L’umanità muore, non solo a Gaza, anche dietro alla tastiera di uno smartphone.

Molti post hanno riportato la notizia dell’arresto di Greta Thunberg arrestata dai saldati israeliani nell’ambito del blocco della missione umanitaria della Global Sumud Flotilla, e delle successive torture da lei subite nella prigionia.

Greta non è simpatica a tutti (neanche a me, molto). L’immagine mediatica che la ha accompagnata fino dai tempi dei “Friday for future” non ha sempre convinto tutti e le iniziative studentesche da lei promosse, che hanno avuto successo tra i giovani, hanno anche coagulato critici e negazionisti del cambiamento climatico.

Di fronte all’arresto da parte dei corpi speciali dell’esercito israeliano, non bisognerebbe dimenticare che si tratta sempre una ragazza di solo 22 anni: una giovane donna che crede in quello che fa, pacifica e non violenta.

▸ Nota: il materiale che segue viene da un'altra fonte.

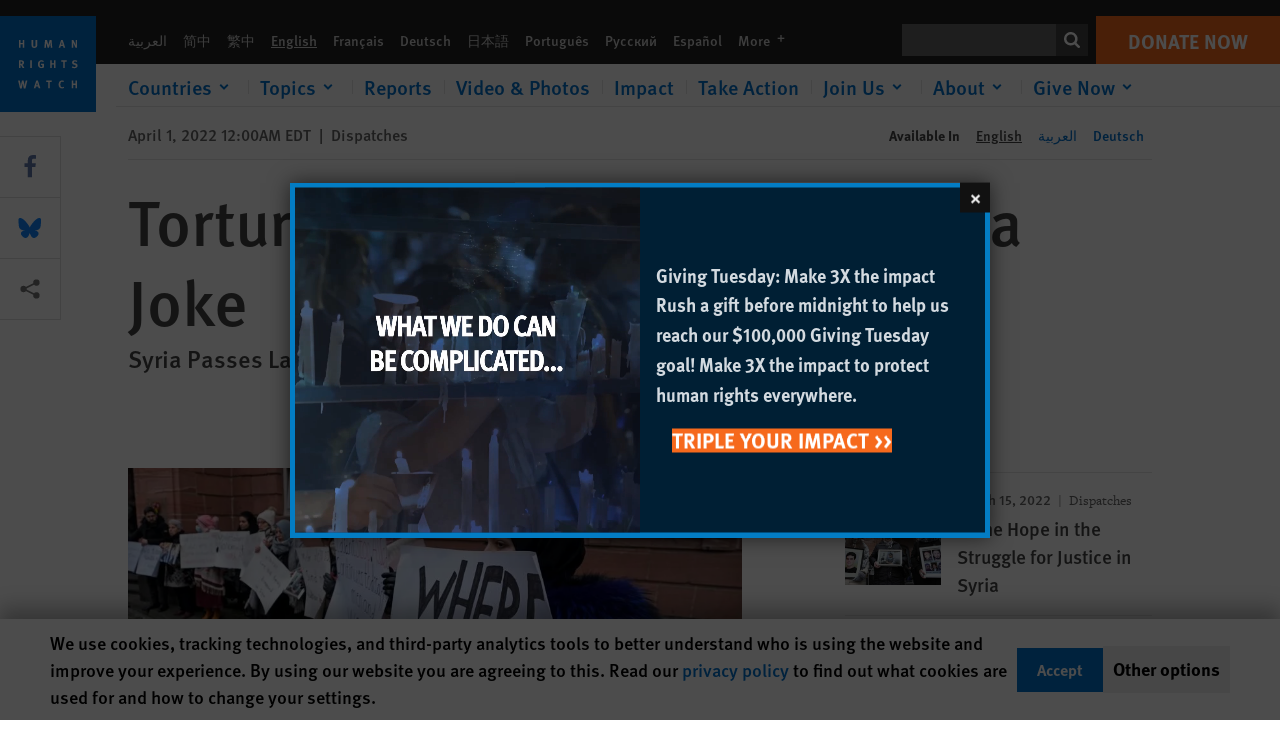

--- FILE ---
content_type: text/css
request_url: https://tags.srv.stackadapt.com/sa.css
body_size: -11
content:
:root {
    --sa-uid: '0-0ae74702-5d08-54b4-60ef-8bc78e22a7af';
}

--- FILE ---
content_type: text/plain; charset=utf-8
request_url: https://tags.srv.stackadapt.com/saq_pxl?uid=4wFlb_SP0vgwXz-m6bQ8gw&is_js=true&landing_url=https%3A%2F%2Fwww.hrw.org%2Fnews%2F2022%2F04%2F01%2Ftorture-syrian-prisons-not-joke&t=Torture%20in%20Syrian%20Prisons%20is%20Not%20a%20Joke%20%7C%20Human%20Rights%20Watch&tip=o6AhBZhsQN_ZC0xNVh3HVMIoyOta00nbiVNqS7N5960&host=https%3A%2F%2Fwww.hrw.org&l_src=&l_src_d=&u_src=&u_src_d=&shop=false&sa-user-id-v3=s%253AAQAKIC7K6xsFELFpoXSW5hKiqpd6weYXy0yqin3T3aaJYbNoELcBGAQg-qatyQYwAToE_kXKCEIEQ3Lbcw.hhpei%252Bs%252FsSEns068y3NEabzV0fpW%252BJIwe5SY5Jzlb3c&sa-user-id-v2=s%253ACudHAl0IVLRg74vHjiKnrwMPui8.UFtlFSFlWV0K%252BK3Gf4YEPh4Gxiufn8vNelEx1D0bbTw&sa-user-id=s%253A0-0ae74702-5d08-54b4-60ef-8bc78e22a7af.u42%252BPX3dGctIJ4tcmh7smarj4TeJ6HeeWssb7Z%252B7tAE
body_size: 46
content:
{"conversion_tracker_uids":null,"retargeting_tracker_uids":["F73KtsaSEicf1OwYYmsRYg","DbsaKbCU2x8SYVwQwJGKrk"],"lookalike_tracker_uids":null}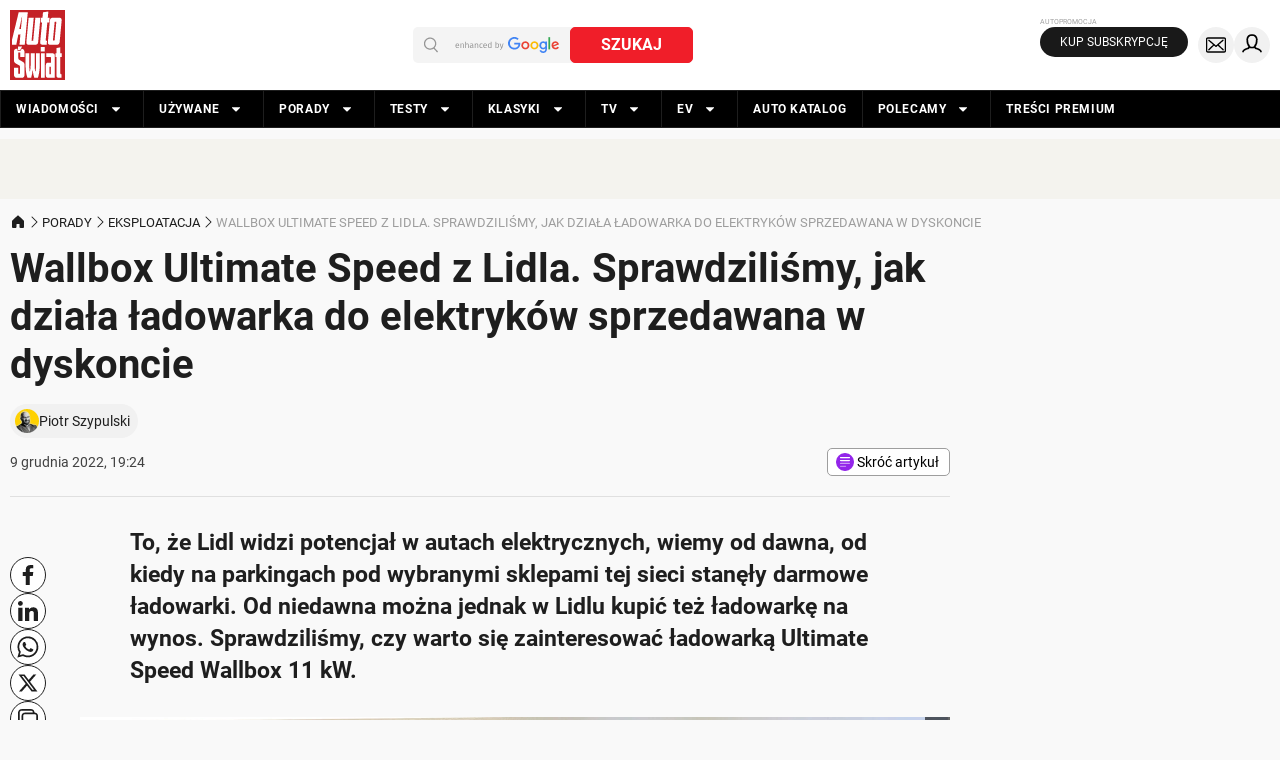

--- FILE ---
content_type: application/javascript; charset=utf-8
request_url: https://fundingchoicesmessages.google.com/f/AGSKWxWNZQBFfwoF5hm8WTp3rpkAGJ0pqpN5b9r03CuU5B4xL0Cqyypq4V0b8QfALAeSbFdj1dSqT97RXHlr3aN1NN5Ain3LJ5dkoCRMkAQ_WwIHwj5hZgMFqsTnFGORsQ_P5oBOjBm1TjAQ5QddAnEhGgtDlSclMkkHPzDgzXw3LqTVWGhRI5gnQH3mQOm7/_=advert//adzones./adframemiddle./428x60./adflow.
body_size: -1287
content:
window['1e6d49a9-7628-4a6d-b823-70d0b2d059e5'] = true;

--- FILE ---
content_type: application/javascript; charset=utf-8
request_url: https://fundingchoicesmessages.google.com/f/AGSKWxURq887xkcroLcRRtmHMiqWFiaojoiIC7Toocl9xmc6xBLjier4ef8NCVU2yl9C9TM5GK1NanwYWrZyhbxD3yPC-H6TRHcFsnCeElCMsrEb03WfwrMF4j3Chlxd013b1EBWD1fitA==?fccs=W251bGwsbnVsbCxudWxsLG51bGwsbnVsbCxudWxsLFsxNzY3NjU1NzkxLDg0NjAwMDAwMF0sbnVsbCxudWxsLG51bGwsW251bGwsWzcsNl0sbnVsbCxudWxsLG51bGwsbnVsbCxudWxsLG51bGwsbnVsbCxudWxsLG51bGwsM10sImh0dHBzOi8vd3d3LmF1dG8tc3dpYXQucGwvcG9yYWR5L2Vrc3Bsb2F0YWNqYS91bHRpbWF0ZS1zcGVlZC13YWxsYm94LTExLWt3LXotbGlkbGEtc3ByYXdkemFteS1qYWstZHppYWxhLWxhZG93YXJrYS1kby1hdXQvOWpobjlmcCIsbnVsbCxbWzgsInNDaE5INU9zYWswIl0sWzksImVuLVVTIl0sWzE2LCJbMSwxLDFdIl0sWzE5LCIyIl0sWzE3LCJbMF0iXSxbMjQsIiJdLFsyOSwiZmFsc2UiXV1d
body_size: 122
content:
if (typeof __googlefc.fcKernelManager.run === 'function') {"use strict";this.default_ContributorServingResponseClientJs=this.default_ContributorServingResponseClientJs||{};(function(_){var window=this;
try{
var jp=function(a){this.A=_.t(a)};_.u(jp,_.J);var kp=function(a){this.A=_.t(a)};_.u(kp,_.J);kp.prototype.getWhitelistStatus=function(){return _.F(this,2)};var lp=function(a){this.A=_.t(a)};_.u(lp,_.J);var mp=_.Zc(lp),np=function(a,b,c){this.B=a;this.j=_.A(b,jp,1);this.l=_.A(b,_.Jk,3);this.F=_.A(b,kp,4);a=this.B.location.hostname;this.D=_.Ag(this.j,2)&&_.O(this.j,2)!==""?_.O(this.j,2):a;a=new _.Lg(_.Kk(this.l));this.C=new _.Yg(_.q.document,this.D,a);this.console=null;this.o=new _.fp(this.B,c,a)};
np.prototype.run=function(){if(_.O(this.j,3)){var a=this.C,b=_.O(this.j,3),c=_.$g(a),d=new _.Rg;b=_.gg(d,1,b);c=_.D(c,1,b);_.dh(a,c)}else _.ah(this.C,"FCNEC");_.hp(this.o,_.A(this.l,_.Be,1),this.l.getDefaultConsentRevocationText(),this.l.getDefaultConsentRevocationCloseText(),this.l.getDefaultConsentRevocationAttestationText(),this.D);_.ip(this.o,_.F(this.F,1),this.F.getWhitelistStatus());var e;a=(e=this.B.googlefc)==null?void 0:e.__executeManualDeployment;a!==void 0&&typeof a==="function"&&_.Mo(this.o.G,
"manualDeploymentApi")};var op=function(){};op.prototype.run=function(a,b,c){var d;return _.v(function(e){d=mp(b);(new np(a,d,c)).run();return e.return({})})};_.Nk(7,new op);
}catch(e){_._DumpException(e)}
}).call(this,this.default_ContributorServingResponseClientJs);
// Google Inc.

//# sourceURL=/_/mss/boq-content-ads-contributor/_/js/k=boq-content-ads-contributor.ContributorServingResponseClientJs.en_US.sChNH5Osak0.es5.O/d=1/exm=ad_blocking_detection_executable,kernel_loader,loader_js_executable/ed=1/rs=AJlcJMz7a3Aoypzl3FteasZliPsUtk5MMw/m=cookie_refresh_executable
__googlefc.fcKernelManager.run('\x5b\x5b\x5b7,\x22\x5b\x5bnull,\\\x22auto-swiat.pl\\\x22,\\\x22AKsRol-XN3pI_3FtL11gP6Q-5L3wDAMcdcZFk_DvEWIpAuZ-h043u7F14fAvnLI79SWOobrR3zSCHQKJDVxEZ_W6uZCLBebyrnZEUdeofj1OsN-4y26gsNWAnCpmrzYdLwh8jBTK5sI-y02EnmcJjIZ9DiGsS6iBYA\\\\u003d\\\\u003d\\\x22\x5d,null,\x5b\x5bnull,null,null,\\\x22https:\/\/fundingchoicesmessages.google.com\/f\/AGSKWxVu1qcUDBUwWaGurGvokx_K_zbaXKfQ95RWp855eT15fbUh3BJCBlbH6COdhMhghScySDUQ1-tHVVoZINWdjpTrr3L37h_apZ9vDGsVdvP75Q3pQWXBKq4NBikVySrjnIuYBOE4QQ\\\\u003d\\\\u003d\\\x22\x5d,null,null,\x5bnull,null,null,\\\x22https:\/\/fundingchoicesmessages.google.com\/el\/AGSKWxXtqx2LQKHPGlKdAyzKUVDfb0E3pMKVw76URxfVC7F6a51GvZUR-J0IeKpLxYoylHsmuM2zTrZNls8VQWkUcX1II6HLTKBJmbLK6P0hkNh7w-pAaR-J77QwtWT5wST5YjD4U7W13Q\\\\u003d\\\\u003d\\\x22\x5d,null,\x5bnull,\x5b7,6\x5d,null,null,null,null,null,null,null,null,null,3\x5d\x5d,\x5b2,1\x5d\x5d\x22\x5d\x5d,\x5bnull,null,null,\x22https:\/\/fundingchoicesmessages.google.com\/f\/AGSKWxX1o-1oscbAGikmSOc2YzPtDT8e_gTYCyqmziH-usptbSv75eQRXu2zo-Xy7SfHnwx76i7lzsKVQf7-cT9cPy97kWKjmC2mhSevWAcPDLiCw6RBPe2bxDFsFP4uwQjgc_hPsqHRvg\\u003d\\u003d\x22\x5d\x5d');}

Greta nelle prigioni di Israele sarebbe stata trascinata per i capelli, picchiata, costretta a baciare una bandiera israeliana. Si sarebbe trovata oggetto di particolari attenzioni, rinchiusa in una cella infestata di cimici, lasciata senz’acqua. Un trattamento riservatole forse perché è famosa, forse perché per molti è un simbolo.

La testimonianza è di un funzionario svedese che la ha visitata, ma poi il governo israeliano si è affrettato a smentire. non sappiamo la verità, anche se l’incrocio di informazioni con quello che è accaduto ad altri attivisti sembra rendere verosimile l’accusa. Anche il team legale italiano che rappresenta la Flotilla ha confermato che i detenuti sono stati lasciati «per ore senza cibo né acqua, fino a tarda notte».

Che sia vero o no, questo non giustifica che un trattamento simile, ed anche moralmente peggiore, glielo abbiano riservano migliaia di leoni della tastiera che sono intevenuti traboccando odio sotto ogni articolo, ogni post che parla di questa vicenda.

Migliaia di commenti di questo tipo si possono leggere sui social: “Se l’è cercata”.“ Troppo poco”. “Dovevano lasciarla a Gaza”.

Personalmente mi fa ribrezzo pensare che ci sono persone che, dietro ad una tastiera, comodamente a casa loro, godono all’idea di una ragazza umiliata, percossa, costretta a strisciare perché ha avuto il coraggio di salire su una barca e affrontare mille incertezze per “aiutarli a casa loro” (come gli odiatori amano ripetere).

A scandalizzarli non sono state le torture, ma il suo coraggio, le sue idee. Non le perdonano di aver provato a fare qualcosa realmente, perché questo “qualcosa” è così lontano da loro che oscura ai loro occhi il fatto che si tratta di una giovane ragazza che ci ha provato, senza armi ne violenza a dare seguito alle sue idee.

È questa la rabbia cieca di persone che non hanno lasciato la poltrona di casa, ma desiderano punirla due volte, prima con la violenza del carcere (o forse anche peggio nelle loro malate fantasie) e poi con quella delle loro parole.

Quando non si riconosce che dietro l’immagine di Greta c’è una giovane donna come la nostra sorella, la nostra figlia, si perde la propria umanità. La violenza delle parole si avvicina molto a quella vera. Magari non è proprio la stessa cosa, ma la sostiene, la giustifica moralmente. Così si dimentica di essere umani e come Primo Levi ci si chiede “se questo è un uomo”.